Saturday, August 12, 2006

Commence to speaking











Last night was graduation and I was selected as commencement speaker. The text of my speech is below.

Mark Twain once said, “I have never let my schooling interfere with my education.” For many of us, today’s graduation ceremony marks the end of our formal schooling; we will never again set foot in a classroom as a student. Others of us will continue on to graduate school, earning master’s and doctorial degrees. Whether today is the last day of school, or a mere pause before continuing studies, I challenge the class of 2006 us to remain students in our hearts and pursue the goal of lifelong learning.

What is lifelong learning? It is the continuing of education well beyond graduation. Knowledge is not gained only in the classroom. It can occur in the workplace, at home, and with wireless Internet access, even at McDonald’s. Lifelong learning means that we have an opportunity to continue our education without worrying whether a class will fit into our degree plan or whether some fact will be on a future test. The idea of lifelong learning puts our future education, and ultimately our own success, in our hands.

Often when we transition from school to the workplace, we place our education on a backburner. We learn what we need to know to do our jobs, but seldom do we strive to learn more; we become mediocre. Having been a working professional for 12 years before returning to graduate school, I often heard comments from co-workers that they were too busy to attend a specific training session, or that they would go back to school but only if their employer paid for it. While these people did okay in their jobs, they never quite excelled. The people who excelled in their jobs were those who valued education and took the initiative to learn everything they could.

One of the people closest to me has a philosophy of investing in himself; each year he takes 10 percent of his salary and applies to personal and career training. For each dollar he invests in his education, he receives that dollar back in form of a salary increase. If I had one piece of advice to give to graduates, it would be to invest in yourself and strive to be a superstar, not just mediocre.

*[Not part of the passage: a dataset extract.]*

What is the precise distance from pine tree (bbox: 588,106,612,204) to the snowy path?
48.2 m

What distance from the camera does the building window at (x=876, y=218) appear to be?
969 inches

Lifelong learning doesn’t have to be just career-related. We are now at the point in our lives where it is up to us to learn what we want to learn, when and how we want to learn it. Having a job doing corporate sales doesn’t preclude one from taking cooking classes if he or she wants to learn to be a gourmet chef. Someone with a degree is in mass communication can still study Japanese art if that is their passion. Some scholars argue that the true measure of learning is whether a student is passionate about a subject and continues to learn about that subject outside of the classroom. I would urge each of us to discover what things we are passionate about and learn all we can about those subjects. That is the true measure of lifelong learning.

Today may be the end of our schooling, but my hope for the class of 2006 is that it is the start of our education.

4 comments:

Anonymous said...

Cool speech. I wish I was there to see it in person.

Tom and Linda

Ed said...

I also wish I had been there. Your photos are awesome! I'm gonna print one and stick it in my office. Beautiful speech, too! Everyday, learn something new.

Anonymous said...

CONGRATULATIONS! All that hard work! Great speech, Dara. Hooray!
Auntie M.

Anonymous said...

Way to go, hope to see you again sometime.